» Recorded data:

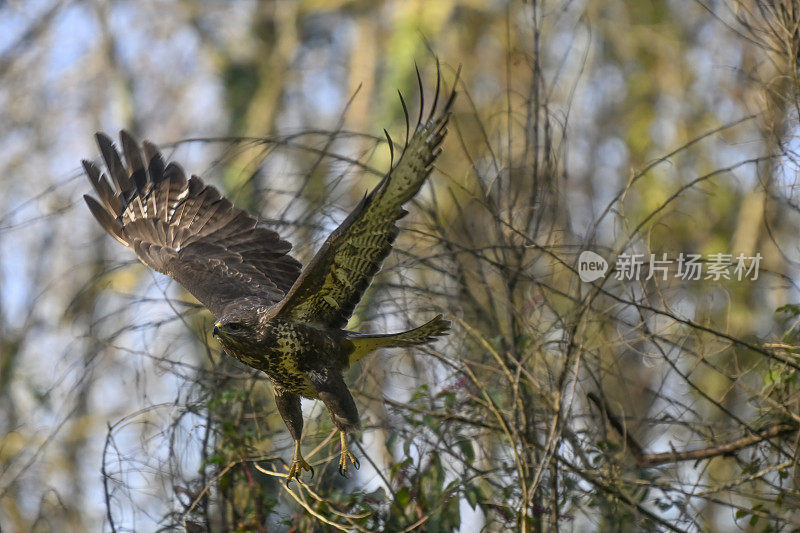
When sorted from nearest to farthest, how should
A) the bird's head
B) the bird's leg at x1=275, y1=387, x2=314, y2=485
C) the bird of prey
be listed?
the bird of prey
the bird's head
the bird's leg at x1=275, y1=387, x2=314, y2=485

» What you will do:
Please render the items above as a two-column CSV with the headers item_text and answer, one row per item, each field in double quotes and with line breaks replaced by spaces. Leave the pictures out.

» Exercise response:
item_text,answer
"When sorted from nearest to farthest, how should A) the bird's head B) the bird's leg at x1=275, y1=387, x2=314, y2=485 C) the bird of prey be listed?","the bird of prey the bird's head the bird's leg at x1=275, y1=387, x2=314, y2=485"